Première proposition : l’adoption d’une nouvelle grille pour l’ORTM
Il faut nécessairement une nouvelle grille qui donnera plus de place aux débats politiques comme on le voit ailleurs, sur les sujets d’intérêt national. Ces débats ne doivent nullement être biaisés ni taillés sur mesure. Ils doivent être ouverts à tous ceux et à toutes celles qui ont une expertise avérée dans leurs domaines et qui peuvent apporter leur pierre dans la construction du Mali.

Et pour ce faire, on ne tiendra guère compte de leur appartenance ethnique, politique ou confessionnelle, mais de leur compétence. En plus des débats pour éclairer la lanterne des populations, il serait nécessaire de mettre dans la nouvelle grille des émissions éducatives, de santé, des nouvelles technologies afin d’être au diapason du monde moderne. Pour ne pas reléguer au second plan une frange importante de la population, il serait opportun d’envisager des émissions de divertissement, mais beaucoup axées sur la culture et aux chansons du terroir malien.
Sinon, le programme tel qu’il se déroule actuellement fait fuir les téléspectateurs et les auditeurs de l’ORTM pour d’autres chaines privées ou étranger.

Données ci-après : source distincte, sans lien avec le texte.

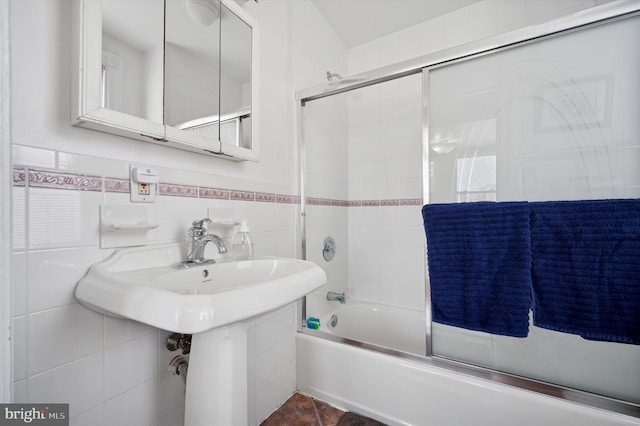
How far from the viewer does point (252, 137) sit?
1.19 metres

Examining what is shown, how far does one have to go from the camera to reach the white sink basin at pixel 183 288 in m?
0.54

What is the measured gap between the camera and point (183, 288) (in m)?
0.84

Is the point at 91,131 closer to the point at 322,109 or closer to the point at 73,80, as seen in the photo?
the point at 73,80

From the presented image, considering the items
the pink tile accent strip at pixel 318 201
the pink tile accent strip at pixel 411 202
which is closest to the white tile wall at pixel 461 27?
the pink tile accent strip at pixel 411 202

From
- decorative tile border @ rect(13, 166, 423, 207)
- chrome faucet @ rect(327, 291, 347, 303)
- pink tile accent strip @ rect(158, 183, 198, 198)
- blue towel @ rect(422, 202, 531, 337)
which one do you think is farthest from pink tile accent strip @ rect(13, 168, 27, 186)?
chrome faucet @ rect(327, 291, 347, 303)

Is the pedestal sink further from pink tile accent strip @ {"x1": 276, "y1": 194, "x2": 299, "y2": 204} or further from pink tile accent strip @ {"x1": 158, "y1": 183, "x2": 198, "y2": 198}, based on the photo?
pink tile accent strip @ {"x1": 276, "y1": 194, "x2": 299, "y2": 204}

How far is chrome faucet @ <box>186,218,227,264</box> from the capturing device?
925mm

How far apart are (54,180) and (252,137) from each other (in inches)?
26.2

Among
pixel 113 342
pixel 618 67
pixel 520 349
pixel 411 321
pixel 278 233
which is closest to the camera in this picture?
pixel 113 342

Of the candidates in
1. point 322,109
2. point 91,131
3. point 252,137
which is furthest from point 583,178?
point 91,131

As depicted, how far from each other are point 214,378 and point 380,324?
1433mm

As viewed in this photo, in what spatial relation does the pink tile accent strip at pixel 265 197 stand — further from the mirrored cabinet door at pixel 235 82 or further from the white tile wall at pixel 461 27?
the white tile wall at pixel 461 27

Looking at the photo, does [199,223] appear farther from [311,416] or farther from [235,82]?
[311,416]

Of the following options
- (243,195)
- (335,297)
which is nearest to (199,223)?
(243,195)
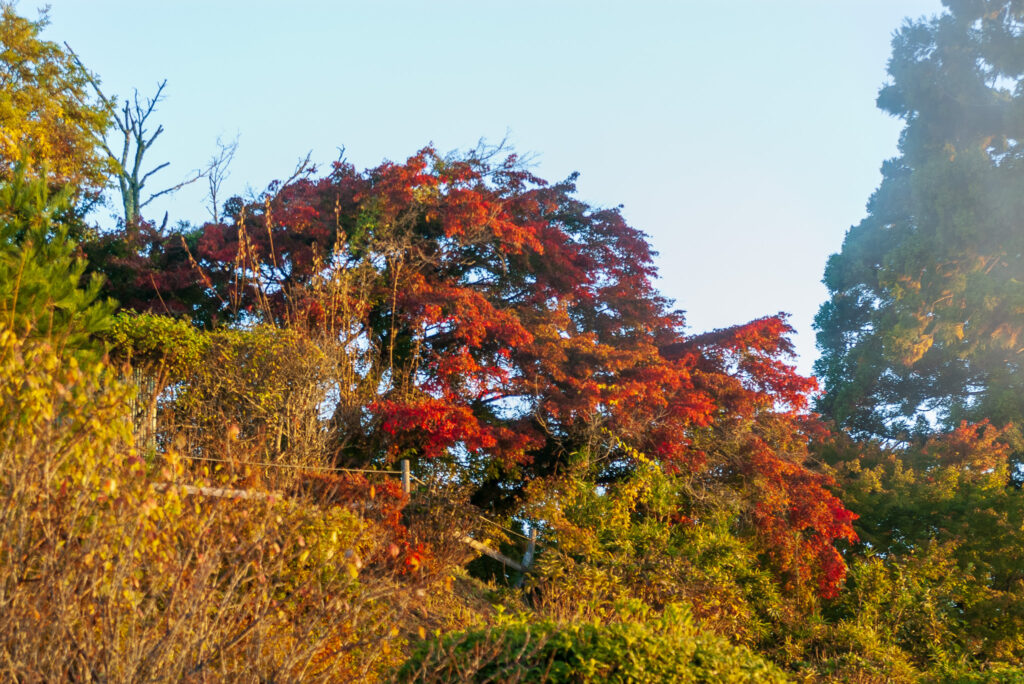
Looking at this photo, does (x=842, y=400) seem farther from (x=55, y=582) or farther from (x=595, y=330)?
(x=55, y=582)

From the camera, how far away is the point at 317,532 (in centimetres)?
651

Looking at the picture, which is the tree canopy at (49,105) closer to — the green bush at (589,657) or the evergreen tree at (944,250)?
the green bush at (589,657)

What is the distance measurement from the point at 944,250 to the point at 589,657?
17489mm

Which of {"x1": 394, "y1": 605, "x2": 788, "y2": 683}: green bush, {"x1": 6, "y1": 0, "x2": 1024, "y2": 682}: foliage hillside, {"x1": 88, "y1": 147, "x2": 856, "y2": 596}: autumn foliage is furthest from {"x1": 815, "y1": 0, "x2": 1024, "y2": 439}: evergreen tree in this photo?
{"x1": 394, "y1": 605, "x2": 788, "y2": 683}: green bush

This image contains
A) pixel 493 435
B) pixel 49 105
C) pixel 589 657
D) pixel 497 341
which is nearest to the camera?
pixel 589 657

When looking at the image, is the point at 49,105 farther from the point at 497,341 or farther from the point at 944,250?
the point at 944,250

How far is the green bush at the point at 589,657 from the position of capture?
17.7 feet

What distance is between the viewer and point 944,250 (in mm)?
20047

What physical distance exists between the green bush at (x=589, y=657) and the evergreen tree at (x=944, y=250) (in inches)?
619

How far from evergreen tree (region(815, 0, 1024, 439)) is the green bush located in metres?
15.7

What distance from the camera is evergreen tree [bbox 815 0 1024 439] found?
19609mm

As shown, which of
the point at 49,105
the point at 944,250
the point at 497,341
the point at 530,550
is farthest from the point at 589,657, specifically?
the point at 944,250

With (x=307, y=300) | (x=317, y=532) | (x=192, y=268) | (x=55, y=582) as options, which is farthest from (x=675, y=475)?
(x=55, y=582)

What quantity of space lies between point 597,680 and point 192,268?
956 cm
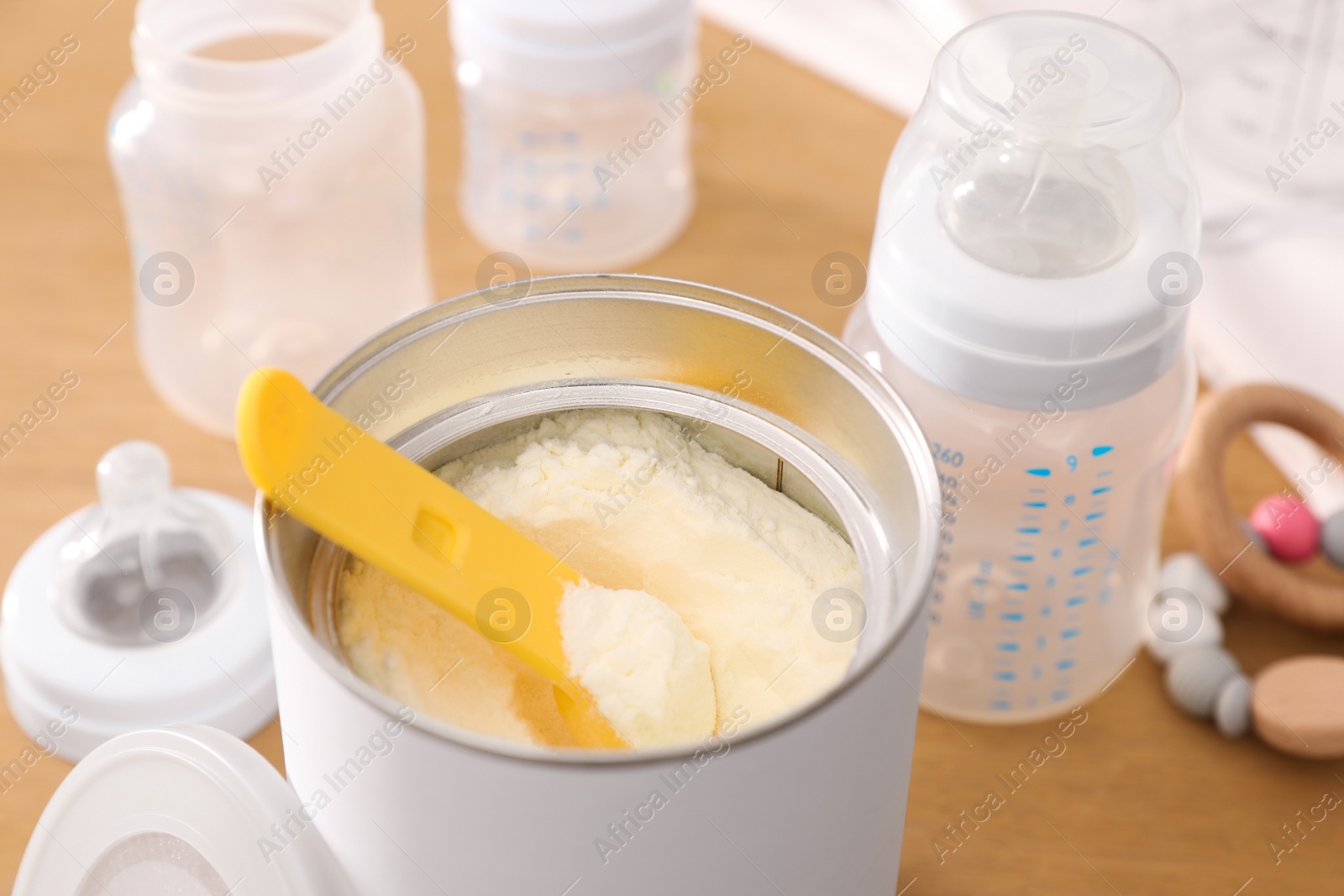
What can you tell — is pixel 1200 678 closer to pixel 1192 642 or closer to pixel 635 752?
pixel 1192 642

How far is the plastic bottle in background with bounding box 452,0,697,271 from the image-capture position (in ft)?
2.41

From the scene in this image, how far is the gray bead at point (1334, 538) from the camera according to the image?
25.5 inches

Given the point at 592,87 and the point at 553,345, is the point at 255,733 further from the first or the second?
the point at 592,87

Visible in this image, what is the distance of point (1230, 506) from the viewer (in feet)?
2.11

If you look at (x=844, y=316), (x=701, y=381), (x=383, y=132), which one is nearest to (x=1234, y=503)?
(x=844, y=316)

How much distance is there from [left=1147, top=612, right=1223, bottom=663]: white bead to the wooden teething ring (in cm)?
2

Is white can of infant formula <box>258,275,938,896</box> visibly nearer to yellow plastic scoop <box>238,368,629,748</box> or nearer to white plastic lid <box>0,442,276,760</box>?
yellow plastic scoop <box>238,368,629,748</box>

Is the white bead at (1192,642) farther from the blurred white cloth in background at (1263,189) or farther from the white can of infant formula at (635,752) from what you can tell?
the white can of infant formula at (635,752)

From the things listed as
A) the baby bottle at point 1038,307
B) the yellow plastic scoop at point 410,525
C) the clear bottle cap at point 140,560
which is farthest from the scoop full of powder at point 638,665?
the clear bottle cap at point 140,560

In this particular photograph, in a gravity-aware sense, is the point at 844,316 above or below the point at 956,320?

Deuxième proposition : plus de professionnalisme du personnel
Le ministre Sangaré, en tant que journaliste, est attendu pour permettre aux agents de l’ORTM, journalistes comme techniciens, de se former davantage pour plus de professionnalisme afin d’espérer égaler les autres médias de la sous-région. La prestation de l’ORTM est en deçà de ce qui est attendu de lui, tant en termes d’images, de sons, de présentation du journal, d’informations saines et diligentes que de la conduite des quelques rares débats par les journalistes. Il faut alors beaucoup plus de professionnalisme, car on ne pourrait pas exiger de la qualité à des gens qui en ont moins ; et un niveau en dessous de la moyenne.

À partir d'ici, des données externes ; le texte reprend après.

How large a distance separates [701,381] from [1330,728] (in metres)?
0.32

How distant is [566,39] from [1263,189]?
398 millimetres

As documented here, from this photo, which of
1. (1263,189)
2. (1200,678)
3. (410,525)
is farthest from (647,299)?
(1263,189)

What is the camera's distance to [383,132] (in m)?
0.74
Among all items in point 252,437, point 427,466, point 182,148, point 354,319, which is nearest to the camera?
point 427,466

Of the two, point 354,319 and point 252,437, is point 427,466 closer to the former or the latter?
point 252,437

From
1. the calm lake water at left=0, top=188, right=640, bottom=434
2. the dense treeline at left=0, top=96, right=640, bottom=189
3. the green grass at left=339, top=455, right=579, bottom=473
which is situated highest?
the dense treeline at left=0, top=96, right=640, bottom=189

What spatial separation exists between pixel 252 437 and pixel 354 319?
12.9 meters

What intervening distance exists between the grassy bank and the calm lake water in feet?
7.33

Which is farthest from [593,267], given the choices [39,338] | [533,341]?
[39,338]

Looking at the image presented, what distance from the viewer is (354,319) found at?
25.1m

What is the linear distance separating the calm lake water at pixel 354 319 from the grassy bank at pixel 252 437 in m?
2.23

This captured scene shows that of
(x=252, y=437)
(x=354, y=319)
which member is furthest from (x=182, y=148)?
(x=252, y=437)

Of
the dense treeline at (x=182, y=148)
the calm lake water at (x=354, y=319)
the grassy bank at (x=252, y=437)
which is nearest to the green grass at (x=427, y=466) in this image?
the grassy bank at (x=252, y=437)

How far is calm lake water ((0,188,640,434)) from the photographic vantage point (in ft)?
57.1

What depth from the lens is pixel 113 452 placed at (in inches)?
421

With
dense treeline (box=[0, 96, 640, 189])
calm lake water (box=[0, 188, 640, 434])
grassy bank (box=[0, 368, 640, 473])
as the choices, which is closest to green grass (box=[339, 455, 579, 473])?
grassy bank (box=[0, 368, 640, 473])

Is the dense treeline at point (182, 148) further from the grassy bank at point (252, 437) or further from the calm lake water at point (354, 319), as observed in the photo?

Troisième proposition : créer une synergie d’actions entre l’ORTM et les medias privés
Entendez par là, les medias audiovisuels privés pour non seulement avoir un œil sur les contenus des différents programmes des radios et de télévisions, mais aussi détecter des nouveaux et excellents talents afin de renforcer la qualité des ressources humaines. Au-delà de la qualité des ressources humaines, il est tout à fait loisible que la même activité soit retransmise simultanément par toutes les chaines pour qu’elle touche un plus grand nombre de citoyens. Nous avons remarqué ce partenariat entre les radios privées surtout pour couvrir des activités politiques ou religieuses. Il faudrait que l’ORTM soit aussi concerné pour plus de visibilité des activités gouvernementales.

En somme, la tâche qui incombe au ministre de la Communication et des relations avec les institutions, porte-parole du gouvernement est certes ardue, mais elle est loin d’être au-dessus de ses moyens. En tant qu’homme politique de premier plan, une occasion lui est donnée pour montrer au peuple ce dont il est capable.